Piuttosto insieme al genitore ci diamo da fare per comprendere, osservare e quindi intervenire al meglio perché il bambino stia bene ed abbia una crescita armonica. Tante volte nel dialogo e confronto con la famiglia si costruisce molto: ed è questo che vogliamo! Costruire per il bene del bambino, non entrare in una stupida competizione con mamma e papà che resteranno sempre le persone, insostituibili, che meglio conoscono il proprio figlio.

La fiducia che sarebbe bello conquistarsi, credo che possa nascere anche dalla considerazione che osserviamo i bambini tutti i giorni e per tante ore al giorno, e in questo ci siamo specializzate, con un laurea (forse troppo poco riconosciuta). Non è questione solo di formazione teorica, ma soprattutto di pratica e di esperienza. E di questa esperienza professionale, maturata e perfezionata negli anni, un genitore dovrebbe fidarsi.

Inoltre, lavorando sempre in un team, fa parte integrante del nostro lavoro confrontarsi sui bambini e sui loro comportamenti. Cioè è normale per noi scambiarci pareri e considerazione e quando emerge qualcosa che suscita perplessità nella maggioranza del personale educativo, riteniamo doveroso, col supporto del pedagogista, parlarne alla famiglia. Insomma ciò che riportiamo alla famiglia, e che cerchiamo di fare nel modo più delicato possibile, è frutto di più occhi che osservano, non di giudizi personali campati in aria.

Le famiglie dovrebbero anche valutare l’opportunità che il dialogo col Nido offre per un intervento tempestivo fatto nei primi anni di vita. Quando insorgono alcune problematiche, anche le meno gravi, prima si interviene più il recupero sarà efficace.
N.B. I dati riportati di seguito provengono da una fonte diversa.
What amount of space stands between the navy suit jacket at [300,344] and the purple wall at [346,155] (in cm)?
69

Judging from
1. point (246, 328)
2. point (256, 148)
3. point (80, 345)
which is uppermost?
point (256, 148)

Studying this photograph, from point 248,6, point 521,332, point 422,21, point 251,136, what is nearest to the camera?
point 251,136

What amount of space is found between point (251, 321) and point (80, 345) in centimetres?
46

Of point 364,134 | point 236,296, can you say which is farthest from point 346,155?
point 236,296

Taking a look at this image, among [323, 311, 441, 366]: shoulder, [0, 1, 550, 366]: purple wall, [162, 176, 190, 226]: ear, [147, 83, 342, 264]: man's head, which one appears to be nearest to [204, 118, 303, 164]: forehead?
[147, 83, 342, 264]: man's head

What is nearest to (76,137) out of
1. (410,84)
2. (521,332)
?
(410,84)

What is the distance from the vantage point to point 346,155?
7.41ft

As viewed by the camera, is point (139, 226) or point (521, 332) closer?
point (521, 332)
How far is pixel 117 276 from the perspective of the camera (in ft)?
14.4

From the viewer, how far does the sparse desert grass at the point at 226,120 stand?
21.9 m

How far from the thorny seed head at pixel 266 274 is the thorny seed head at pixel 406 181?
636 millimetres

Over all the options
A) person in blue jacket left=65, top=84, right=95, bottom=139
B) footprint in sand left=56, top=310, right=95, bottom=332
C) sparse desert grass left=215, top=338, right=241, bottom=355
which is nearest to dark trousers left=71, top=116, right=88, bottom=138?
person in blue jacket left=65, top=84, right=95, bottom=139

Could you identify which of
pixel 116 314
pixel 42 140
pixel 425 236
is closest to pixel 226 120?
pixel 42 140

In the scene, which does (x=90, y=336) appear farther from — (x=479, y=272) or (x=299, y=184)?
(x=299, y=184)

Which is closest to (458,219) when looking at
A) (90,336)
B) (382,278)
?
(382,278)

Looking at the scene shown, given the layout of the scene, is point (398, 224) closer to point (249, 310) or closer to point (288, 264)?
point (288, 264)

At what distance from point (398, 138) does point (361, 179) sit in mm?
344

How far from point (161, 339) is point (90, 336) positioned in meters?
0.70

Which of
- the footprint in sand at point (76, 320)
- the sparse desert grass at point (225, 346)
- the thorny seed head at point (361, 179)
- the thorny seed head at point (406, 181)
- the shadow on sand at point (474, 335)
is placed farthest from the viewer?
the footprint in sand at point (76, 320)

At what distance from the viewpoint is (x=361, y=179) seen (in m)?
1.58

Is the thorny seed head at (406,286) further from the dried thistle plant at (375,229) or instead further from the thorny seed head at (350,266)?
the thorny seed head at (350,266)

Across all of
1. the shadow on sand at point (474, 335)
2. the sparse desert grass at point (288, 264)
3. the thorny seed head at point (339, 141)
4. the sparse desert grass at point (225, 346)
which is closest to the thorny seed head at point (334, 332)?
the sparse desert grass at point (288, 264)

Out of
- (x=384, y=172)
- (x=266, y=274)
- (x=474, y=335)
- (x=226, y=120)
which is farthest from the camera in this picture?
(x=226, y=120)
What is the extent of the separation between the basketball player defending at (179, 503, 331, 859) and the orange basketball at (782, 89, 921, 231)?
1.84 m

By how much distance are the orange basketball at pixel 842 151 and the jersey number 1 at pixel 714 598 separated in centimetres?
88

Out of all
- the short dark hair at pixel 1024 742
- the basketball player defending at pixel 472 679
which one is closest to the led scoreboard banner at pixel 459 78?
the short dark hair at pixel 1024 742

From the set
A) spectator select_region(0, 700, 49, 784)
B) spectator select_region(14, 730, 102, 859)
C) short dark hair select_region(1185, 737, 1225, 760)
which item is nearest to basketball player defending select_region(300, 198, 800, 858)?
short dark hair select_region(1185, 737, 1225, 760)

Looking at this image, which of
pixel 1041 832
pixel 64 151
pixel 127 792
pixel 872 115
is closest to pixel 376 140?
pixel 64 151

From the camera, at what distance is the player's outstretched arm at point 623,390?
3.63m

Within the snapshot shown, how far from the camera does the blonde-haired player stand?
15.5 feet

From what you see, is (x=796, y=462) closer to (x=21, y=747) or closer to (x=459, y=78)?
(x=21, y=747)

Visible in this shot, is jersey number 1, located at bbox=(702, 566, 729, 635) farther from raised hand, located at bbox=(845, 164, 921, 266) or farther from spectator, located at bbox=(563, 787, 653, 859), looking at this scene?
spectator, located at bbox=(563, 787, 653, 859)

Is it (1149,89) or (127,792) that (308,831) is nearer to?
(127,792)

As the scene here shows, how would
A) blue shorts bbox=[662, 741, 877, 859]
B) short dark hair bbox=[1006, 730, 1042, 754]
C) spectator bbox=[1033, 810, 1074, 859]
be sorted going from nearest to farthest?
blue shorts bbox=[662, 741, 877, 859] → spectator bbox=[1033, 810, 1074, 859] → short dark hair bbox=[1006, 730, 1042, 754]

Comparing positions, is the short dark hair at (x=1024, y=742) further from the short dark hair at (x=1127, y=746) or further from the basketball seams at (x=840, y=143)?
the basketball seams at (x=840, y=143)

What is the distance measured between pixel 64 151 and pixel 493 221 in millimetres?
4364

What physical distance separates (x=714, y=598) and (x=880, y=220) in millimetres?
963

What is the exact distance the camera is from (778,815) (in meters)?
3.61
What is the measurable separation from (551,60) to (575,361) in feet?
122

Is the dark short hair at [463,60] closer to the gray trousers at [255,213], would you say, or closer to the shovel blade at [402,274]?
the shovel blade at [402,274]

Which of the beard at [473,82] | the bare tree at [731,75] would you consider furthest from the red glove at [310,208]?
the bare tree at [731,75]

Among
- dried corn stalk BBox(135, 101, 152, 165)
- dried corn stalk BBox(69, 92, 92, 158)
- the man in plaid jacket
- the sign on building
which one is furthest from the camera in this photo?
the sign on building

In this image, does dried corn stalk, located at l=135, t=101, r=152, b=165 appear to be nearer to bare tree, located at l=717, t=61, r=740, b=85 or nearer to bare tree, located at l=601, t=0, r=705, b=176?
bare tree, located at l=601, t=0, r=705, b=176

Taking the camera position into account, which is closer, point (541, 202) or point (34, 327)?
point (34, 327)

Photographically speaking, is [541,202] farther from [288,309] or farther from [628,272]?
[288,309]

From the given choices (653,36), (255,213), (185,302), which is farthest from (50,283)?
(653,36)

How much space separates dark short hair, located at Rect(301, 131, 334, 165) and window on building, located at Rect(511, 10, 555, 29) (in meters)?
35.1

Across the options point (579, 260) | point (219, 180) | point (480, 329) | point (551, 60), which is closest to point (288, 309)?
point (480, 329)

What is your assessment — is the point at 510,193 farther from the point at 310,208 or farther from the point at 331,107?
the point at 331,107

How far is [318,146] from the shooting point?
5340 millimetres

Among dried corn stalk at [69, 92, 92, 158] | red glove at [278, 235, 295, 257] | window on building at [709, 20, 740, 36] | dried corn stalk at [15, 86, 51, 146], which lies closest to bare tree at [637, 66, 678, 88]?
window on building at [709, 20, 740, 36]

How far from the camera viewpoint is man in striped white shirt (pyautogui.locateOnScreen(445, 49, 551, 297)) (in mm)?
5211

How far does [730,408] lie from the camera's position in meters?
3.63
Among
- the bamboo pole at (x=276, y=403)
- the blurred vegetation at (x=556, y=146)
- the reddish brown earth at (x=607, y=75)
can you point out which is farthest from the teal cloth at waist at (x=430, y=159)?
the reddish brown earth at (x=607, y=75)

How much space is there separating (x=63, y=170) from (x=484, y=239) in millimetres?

Dunque, se è vero che per un genitore affrontare certi argomenti può risultare ostico e quindi non può essergli rinfacciata la fatica ad accettare una determina situazione, tuttavia da un atteggiamento di ascolto e di fiducia verso chi si occupa quotidianamente del proprio figlio, potrà solo trarre giovamento.

Infine mi piace ricordare che la preziosità indiscussa di ciascun bambino è una regola universale di fronte alla quale qualsiasi tipo di “diversità” non avrà mai l’ultima parola.